Speaker
Description
The Compressed Baryonic Matter (CBM) experiment at FAIR, with its unprecedented rate capabilities and precision vertexing, offers a unique opportunity to advance charm physics through its dedicated proton beam program. A central objective of this program is to investigate the production and propagation of charm hadrons in cold nuclear matter. Such studies will provide indispensable baseline measurements for heavy-ion collisions and deliver novel insights into the microscopic dynamics of the strong interaction.
The combination of excellent tracking, robust particle identification, and ultra-fast readout in CBM will facilitate high-precision measurements of charm production cross sections, nuclear modification factors, and flow observables at interaction rates beyond current experimental reach. These measurements are crucial for disentangling cold nuclear matter effects from those of the hot and dense medium created in heavy-ion collisions. Ultimately, the CBM proton program will refine our understanding of parton energy loss, hadronization mechanisms, and the manifestation of the strong force across the transition from hadronic to partonic degrees of freedom.

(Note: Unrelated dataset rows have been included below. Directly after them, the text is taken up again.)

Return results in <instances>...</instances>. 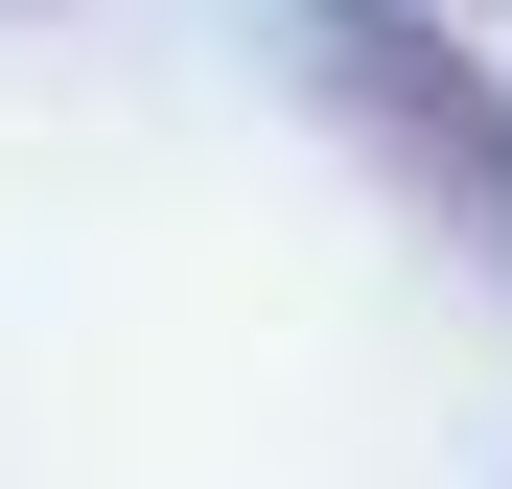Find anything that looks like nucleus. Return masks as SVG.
<instances>
[{"label": "nucleus", "instance_id": "nucleus-1", "mask_svg": "<svg viewBox=\"0 0 512 489\" xmlns=\"http://www.w3.org/2000/svg\"><path fill=\"white\" fill-rule=\"evenodd\" d=\"M280 70H303V117L350 140L373 210H419L443 257H512V70H489V0H280Z\"/></svg>", "mask_w": 512, "mask_h": 489}, {"label": "nucleus", "instance_id": "nucleus-2", "mask_svg": "<svg viewBox=\"0 0 512 489\" xmlns=\"http://www.w3.org/2000/svg\"><path fill=\"white\" fill-rule=\"evenodd\" d=\"M0 24H47V0H0Z\"/></svg>", "mask_w": 512, "mask_h": 489}]
</instances>
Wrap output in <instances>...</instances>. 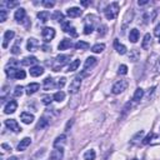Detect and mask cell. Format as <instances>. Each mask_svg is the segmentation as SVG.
I'll list each match as a JSON object with an SVG mask.
<instances>
[{
    "mask_svg": "<svg viewBox=\"0 0 160 160\" xmlns=\"http://www.w3.org/2000/svg\"><path fill=\"white\" fill-rule=\"evenodd\" d=\"M5 126L9 130L14 131V132H21L22 131V129L20 128V125L18 124V121L15 119H8V120H5Z\"/></svg>",
    "mask_w": 160,
    "mask_h": 160,
    "instance_id": "8",
    "label": "cell"
},
{
    "mask_svg": "<svg viewBox=\"0 0 160 160\" xmlns=\"http://www.w3.org/2000/svg\"><path fill=\"white\" fill-rule=\"evenodd\" d=\"M154 35L158 36V38H160V24H158V25L155 26V29H154Z\"/></svg>",
    "mask_w": 160,
    "mask_h": 160,
    "instance_id": "51",
    "label": "cell"
},
{
    "mask_svg": "<svg viewBox=\"0 0 160 160\" xmlns=\"http://www.w3.org/2000/svg\"><path fill=\"white\" fill-rule=\"evenodd\" d=\"M62 156H64V151H62V149H55V150L51 151V154H50V159H49V160H61Z\"/></svg>",
    "mask_w": 160,
    "mask_h": 160,
    "instance_id": "21",
    "label": "cell"
},
{
    "mask_svg": "<svg viewBox=\"0 0 160 160\" xmlns=\"http://www.w3.org/2000/svg\"><path fill=\"white\" fill-rule=\"evenodd\" d=\"M44 74V68L40 66V65H35V66H31L30 68V75L34 76V78H38L40 75Z\"/></svg>",
    "mask_w": 160,
    "mask_h": 160,
    "instance_id": "18",
    "label": "cell"
},
{
    "mask_svg": "<svg viewBox=\"0 0 160 160\" xmlns=\"http://www.w3.org/2000/svg\"><path fill=\"white\" fill-rule=\"evenodd\" d=\"M142 96H144V90L141 89V88H138L136 90H135V92H134V96H132V100L134 101H140L141 99H142Z\"/></svg>",
    "mask_w": 160,
    "mask_h": 160,
    "instance_id": "31",
    "label": "cell"
},
{
    "mask_svg": "<svg viewBox=\"0 0 160 160\" xmlns=\"http://www.w3.org/2000/svg\"><path fill=\"white\" fill-rule=\"evenodd\" d=\"M80 4H81L82 6H89V5L91 4V1H90V0H81Z\"/></svg>",
    "mask_w": 160,
    "mask_h": 160,
    "instance_id": "52",
    "label": "cell"
},
{
    "mask_svg": "<svg viewBox=\"0 0 160 160\" xmlns=\"http://www.w3.org/2000/svg\"><path fill=\"white\" fill-rule=\"evenodd\" d=\"M79 65H80V60H79V59L74 60L72 62H70V65H69V68H68V71L70 72V71H75V70H78Z\"/></svg>",
    "mask_w": 160,
    "mask_h": 160,
    "instance_id": "37",
    "label": "cell"
},
{
    "mask_svg": "<svg viewBox=\"0 0 160 160\" xmlns=\"http://www.w3.org/2000/svg\"><path fill=\"white\" fill-rule=\"evenodd\" d=\"M41 36H42V39H44L45 42L51 41L55 38V30H54V28H49V26L44 28L42 31H41Z\"/></svg>",
    "mask_w": 160,
    "mask_h": 160,
    "instance_id": "7",
    "label": "cell"
},
{
    "mask_svg": "<svg viewBox=\"0 0 160 160\" xmlns=\"http://www.w3.org/2000/svg\"><path fill=\"white\" fill-rule=\"evenodd\" d=\"M42 5H44L46 9H50V8H52V6L55 5V1H52V0H44V1H42Z\"/></svg>",
    "mask_w": 160,
    "mask_h": 160,
    "instance_id": "47",
    "label": "cell"
},
{
    "mask_svg": "<svg viewBox=\"0 0 160 160\" xmlns=\"http://www.w3.org/2000/svg\"><path fill=\"white\" fill-rule=\"evenodd\" d=\"M81 75H78L75 76L71 82H70V86H69V92L70 94H76L79 90H80V86H81Z\"/></svg>",
    "mask_w": 160,
    "mask_h": 160,
    "instance_id": "5",
    "label": "cell"
},
{
    "mask_svg": "<svg viewBox=\"0 0 160 160\" xmlns=\"http://www.w3.org/2000/svg\"><path fill=\"white\" fill-rule=\"evenodd\" d=\"M49 125V120L45 118V116H42L40 120H39V122H38V125H36V129H44V128H46Z\"/></svg>",
    "mask_w": 160,
    "mask_h": 160,
    "instance_id": "36",
    "label": "cell"
},
{
    "mask_svg": "<svg viewBox=\"0 0 160 160\" xmlns=\"http://www.w3.org/2000/svg\"><path fill=\"white\" fill-rule=\"evenodd\" d=\"M39 89H40V85H39L38 82H30V84L26 86V94H28V95H32V94H35Z\"/></svg>",
    "mask_w": 160,
    "mask_h": 160,
    "instance_id": "24",
    "label": "cell"
},
{
    "mask_svg": "<svg viewBox=\"0 0 160 160\" xmlns=\"http://www.w3.org/2000/svg\"><path fill=\"white\" fill-rule=\"evenodd\" d=\"M54 86H56V85L54 84L52 78L48 76V78L44 79V89H45V90H49V89H51V88H54Z\"/></svg>",
    "mask_w": 160,
    "mask_h": 160,
    "instance_id": "30",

Exploiting a high-intensity proton beam on a variety of fixed targets, CBM will access rare charm probes—including open charm mesons (D⁰, D±), charm baryons (Λc), and hidden charm states (J/ψ, ψ′). The Micro Vertex Detector (MVD), with a decay-vertex resolution of about 50 μm, enables precise reconstruction of open charm decays. In this work, we demonstrate the performance of open charm meson and baryon reconstruction using the KFParticle Finder package, and discuss the challenges of primary vertex determination in events with multiple high-momentum charm particles.